A new report finds policymakers in Iowa used a “cost-benefit analysis” just five times in a recent four-year period to make budget decisions about state government operations.
Gary VanLandingham — director of what’s called the “Results First” Initiative — says Iowa is among 29 states with a “mixed” record when it comes to evaluating the costs and benefits of taxpayer-financed programs.
“Those studies tended to be fairly limited in scope and there were some evidence that policymakers had used the results, but more in an indirect way to make a budget or policy choice,” VanLandingham says.
The national “Results First” initiative is currently working with 14 states, including Iowa.
“Cost-benefit analysis is a business-oriented approach. This is how the private sector makes their investment choices,” VanLandingham says. “Increasingly we can do that same type of analyis in the public sector.”

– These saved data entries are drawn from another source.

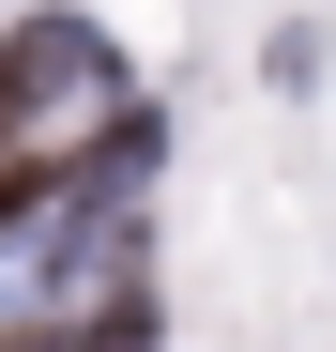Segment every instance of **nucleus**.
<instances>
[{
    "instance_id": "f03ea898",
    "label": "nucleus",
    "mask_w": 336,
    "mask_h": 352,
    "mask_svg": "<svg viewBox=\"0 0 336 352\" xmlns=\"http://www.w3.org/2000/svg\"><path fill=\"white\" fill-rule=\"evenodd\" d=\"M0 352H62V337H31V322H16V337H0Z\"/></svg>"
},
{
    "instance_id": "f257e3e1",
    "label": "nucleus",
    "mask_w": 336,
    "mask_h": 352,
    "mask_svg": "<svg viewBox=\"0 0 336 352\" xmlns=\"http://www.w3.org/2000/svg\"><path fill=\"white\" fill-rule=\"evenodd\" d=\"M77 107H107V31L46 0V16L0 31V153H46Z\"/></svg>"
}]
</instances>
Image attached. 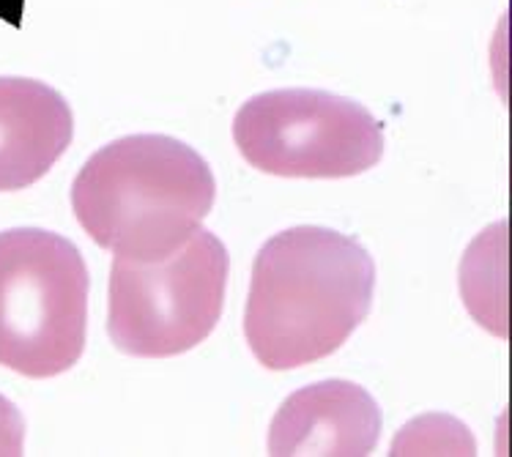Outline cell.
Instances as JSON below:
<instances>
[{
  "label": "cell",
  "instance_id": "obj_3",
  "mask_svg": "<svg viewBox=\"0 0 512 457\" xmlns=\"http://www.w3.org/2000/svg\"><path fill=\"white\" fill-rule=\"evenodd\" d=\"M88 266L53 230L0 233V364L25 378L72 370L85 351Z\"/></svg>",
  "mask_w": 512,
  "mask_h": 457
},
{
  "label": "cell",
  "instance_id": "obj_4",
  "mask_svg": "<svg viewBox=\"0 0 512 457\" xmlns=\"http://www.w3.org/2000/svg\"><path fill=\"white\" fill-rule=\"evenodd\" d=\"M230 255L220 236L200 228L162 260L115 258L107 291V334L126 356L187 354L222 318Z\"/></svg>",
  "mask_w": 512,
  "mask_h": 457
},
{
  "label": "cell",
  "instance_id": "obj_9",
  "mask_svg": "<svg viewBox=\"0 0 512 457\" xmlns=\"http://www.w3.org/2000/svg\"><path fill=\"white\" fill-rule=\"evenodd\" d=\"M25 447V422L14 403L0 395V455L20 457Z\"/></svg>",
  "mask_w": 512,
  "mask_h": 457
},
{
  "label": "cell",
  "instance_id": "obj_1",
  "mask_svg": "<svg viewBox=\"0 0 512 457\" xmlns=\"http://www.w3.org/2000/svg\"><path fill=\"white\" fill-rule=\"evenodd\" d=\"M376 291L370 252L340 230L299 225L266 241L252 266L244 337L274 373L321 362L367 321Z\"/></svg>",
  "mask_w": 512,
  "mask_h": 457
},
{
  "label": "cell",
  "instance_id": "obj_2",
  "mask_svg": "<svg viewBox=\"0 0 512 457\" xmlns=\"http://www.w3.org/2000/svg\"><path fill=\"white\" fill-rule=\"evenodd\" d=\"M217 198L209 162L168 135H129L99 148L74 178L77 222L115 258H170Z\"/></svg>",
  "mask_w": 512,
  "mask_h": 457
},
{
  "label": "cell",
  "instance_id": "obj_6",
  "mask_svg": "<svg viewBox=\"0 0 512 457\" xmlns=\"http://www.w3.org/2000/svg\"><path fill=\"white\" fill-rule=\"evenodd\" d=\"M381 438V411L351 381H321L285 400L269 427V455L362 457Z\"/></svg>",
  "mask_w": 512,
  "mask_h": 457
},
{
  "label": "cell",
  "instance_id": "obj_5",
  "mask_svg": "<svg viewBox=\"0 0 512 457\" xmlns=\"http://www.w3.org/2000/svg\"><path fill=\"white\" fill-rule=\"evenodd\" d=\"M233 143L280 178H351L384 156V132L362 104L324 91H269L241 104Z\"/></svg>",
  "mask_w": 512,
  "mask_h": 457
},
{
  "label": "cell",
  "instance_id": "obj_8",
  "mask_svg": "<svg viewBox=\"0 0 512 457\" xmlns=\"http://www.w3.org/2000/svg\"><path fill=\"white\" fill-rule=\"evenodd\" d=\"M510 225L499 222L474 241L463 260V296L466 307L480 326L491 329L499 337L510 334V280H507V244H510Z\"/></svg>",
  "mask_w": 512,
  "mask_h": 457
},
{
  "label": "cell",
  "instance_id": "obj_7",
  "mask_svg": "<svg viewBox=\"0 0 512 457\" xmlns=\"http://www.w3.org/2000/svg\"><path fill=\"white\" fill-rule=\"evenodd\" d=\"M72 137V107L55 88L28 77H0V192H17L47 176Z\"/></svg>",
  "mask_w": 512,
  "mask_h": 457
},
{
  "label": "cell",
  "instance_id": "obj_10",
  "mask_svg": "<svg viewBox=\"0 0 512 457\" xmlns=\"http://www.w3.org/2000/svg\"><path fill=\"white\" fill-rule=\"evenodd\" d=\"M504 28H507V52H510V66H512V0H510V9H507V22H504Z\"/></svg>",
  "mask_w": 512,
  "mask_h": 457
}]
</instances>
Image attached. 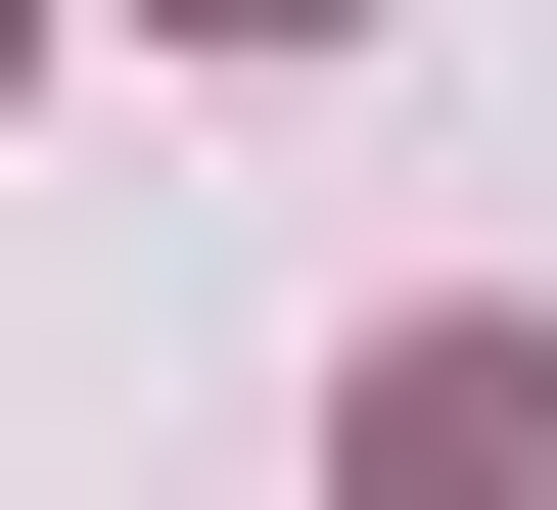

The “Results First” initiative is focused on evaluating the costs and benefits of programs within Iowa’s prison system right now. It could expand to help evaluate child welfare, education, substance abuse and mental health programs.
“Those are the areas that we think are most ripe for states to use this type of approve to improve return on investment for taxpayers,” VanLandingham says.
The group’s national report found cost-benefit analyses helped states “make better investments of public dollars by identifying programs and policies that deliver high returns.” But the group also found a majority of states, including Iowa, are not often using cost-benefit calculations when making “critical decisions” about government spending.